Foreign acquirers typically acquire Finnish businesses through the purchase of shares, commonly establishing a Finnish acquisition vehicle to carry out the acquisition. As a result, the interest on the acquisition debt can be offset against profit of the target company by utilizing the Finnish tax consolidation scheme or after a legal merger. Tax deductibility of acquisition debt relating to such an arrangement was already approved by the Supreme Administrative Court in the 1980s and related structures have been widely utilized ever since.
The Supreme Administrative Court recently published a precedent (KHO 2021:179) which confirms that this tax treatment is still applicable. The tax authorities had challenged the tax treatment based on case law (KHO 2016:72 and related cases) according to which the tax deductibility of interest on acquisition debt was refused in connection with the acquisition of shares in a Finnish company. However, this case law concerned the usage of a Finnish branch of a foreign company as the acquisition vehicle and the tax deductibility was refused based on the acquired shares not being attributable to the Finnish branch and the arrangement was deemed as tax avoidance (due to the fact the branch enabled the acquiring group to deduct interest twice, both in Finland and in its country of establishment). The Supreme Administrative Court held that these cases are not applicable to a debt pushdown arrangement where the acquisition is executed via a limited liability company.

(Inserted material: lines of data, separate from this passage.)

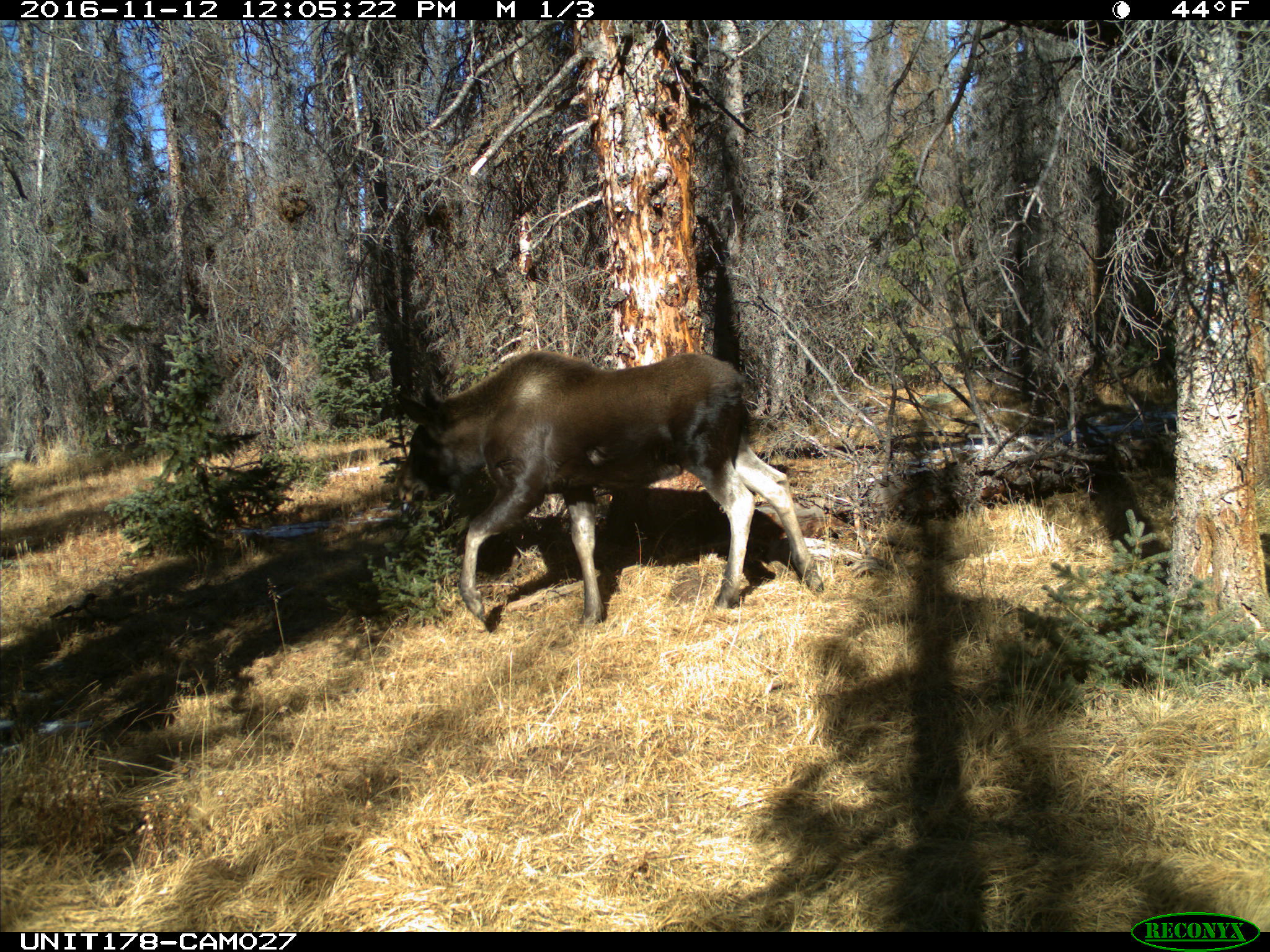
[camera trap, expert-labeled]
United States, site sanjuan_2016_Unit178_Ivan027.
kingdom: Animalia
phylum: Chordata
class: Mammalia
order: Artiodactyla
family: Cervidae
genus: Alces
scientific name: Alces alces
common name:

The Supreme Administrative Court also recently published a precent (KHO 2021:178) with application to debt pushdown arrangements in cross-border M&A transactions. The non-Finnish target group indirectly held shares in a Finnish operating company. Three years after closing of the transaction, the shares in the Finnish operating company were sold internally to a group Finnish holding company. The Supreme Administrative Court refused deduction of the acquisition loan interest on the ground that the primary reason for the share transfer was tax avoidance i.e. pushing debt to Finland by means of a group internal transfer for the primary purpose of obtaining tax deduction on the interest. The court denied the EU law-based arguments relating to free movement of capital. This ruling has been heavily criticised as it seems that the Supreme Administrative Court is applying Finnish anti-avoidance rules more strictly than EU law seems to require.